═══ Provided text ═══
1

The idea of this code was to insert new rows into a table after determining which "load_id"(s) are not present.

MERGE INTO stg.my_table AS tgt
using stg.my_view AS src
ON tgt. load_id = src.load_id
WHEN NOT matched THEN
  INSERT (id,
          document_type,
          state,
          publication_date,
          )
  VALUES (src.id,
          src.document_type,
          src.state,
          src.publication_date,
     );

Is there a way to achieve the same result without having to use a MERGE statement? Isn't an INSERT enough?

x89
  • 2,798
  • 5
  • 46
  • 110

1 Answers1

2

Using INSERT INTO:

INSERT INTO stg.my_table  -- column list here
SELECT src.*
FROM stg.my_view AS src
LEFT JOIN stg.my_table AS tgt
  ON tgt.load_id = src.load_id
WHERE tgt.load_id IS NULL;

Also using EXISTS

INSERT INTO stg.my_table  -- column list here
SELECT src.*
FROM stg.my_view AS src
WHERE NOT EXISTS (SELECT *
                  FROM  stg.my_table AS tgt
                  WHERE tgt.load_id = src.load_id);

Extras:

Both patterns above are syntax that are executed as ANTI-JOIN.
═══ Entries ═══
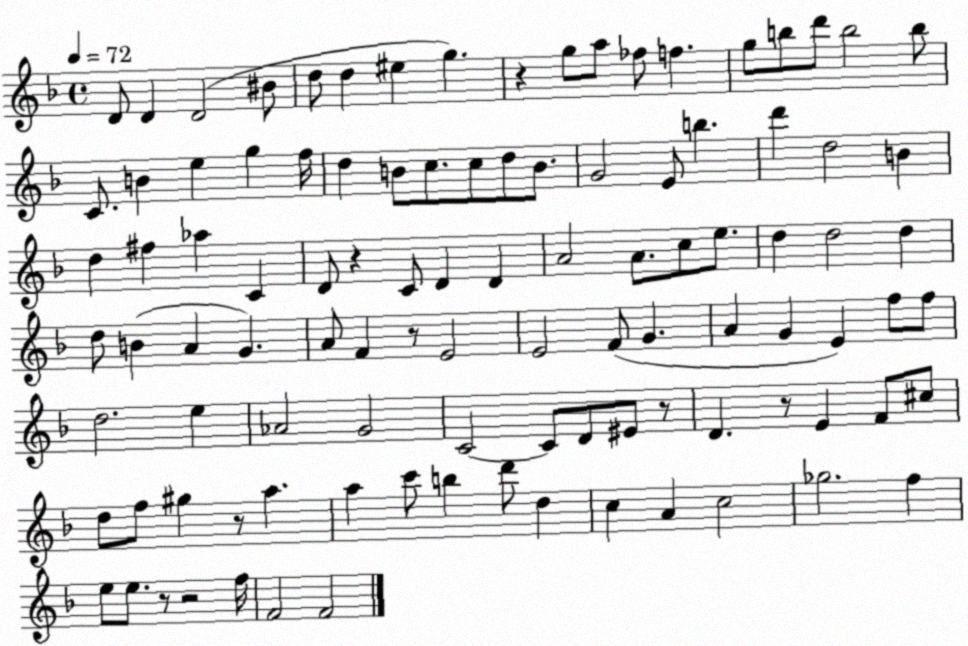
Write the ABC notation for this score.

X:1
T:Untitled
M:4/4
L:1/4
K:F
D/2 D D2 ^B/2 d/2 d ^e g z g/2 a/2 _f/2 f g/2 b/2 d'/2 b2 b/2 C/2 B e g f/4 d B/2 c/2 c/2 d/2 B/2 G2 E/2 b d' d2 B d ^f _a C D/2 z C/2 D D A2 A/2 c/2 e/2 d d2 d d/2 B A G A/2 F z/2 E2 E2 F/2 G A G E f/2 f/2 d2 e _A2 G2 C2 C/2 D/2 ^E/2 z/2 D z/2 E F/2 ^c/2 d/2 f/2 ^g z/2 a a c'/2 b d'/2 d c A c2 _g2 f e/2 e/2 z/2 z2 f/4 F2 F2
═══
*List of tasks*:
1. Write out the stretch of the SQL thread from "Also using EXISTS" through "executed as ANTI-JOIN." again, substituting "stg.new_rows_view" for "stg.my_view".
2. Output the dataset rows above line for line, with the pictures left out.

*Answers provided*:
1.
Also using EXISTS

INSERT INTO stg.my_table  -- column list here
SELECT src.*
FROM stg.new_rows_view AS src
WHERE NOT EXISTS (SELECT *
                  FROM  stg.my_table AS tgt
                  WHERE tgt.load_id = src.load_id);

Extras:

Both patterns above are syntax that are executed as ANTI-JOIN.

2.
Write the ABC notation for this score.

X:1
T:Untitled
M:4/4
L:1/4
K:F
D/2 D D2 ^B/2 d/2 d ^e g z g/2 a/2 _f/2 f g/2 b/2 d'/2 b2 b/2 C/2 B e g f/4 d B/2 c/2 c/2 d/2 B/2 G2 E/2 b d' d2 B d ^f _a C D/2 z C/2 D D A2 A/2 c/2 e/2 d d2 d d/2 B A G A/2 F z/2 E2 E2 F/2 G A G E f/2 f/2 d2 e _A2 G2 C2 C/2 D/2 ^E/2 z/2 D z/2 E F/2 ^c/2 d/2 f/2 ^g z/2 a a c'/2 b d'/2 d c A c2 _g2 f e/2 e/2 z/2 z2 f/4 F2 F2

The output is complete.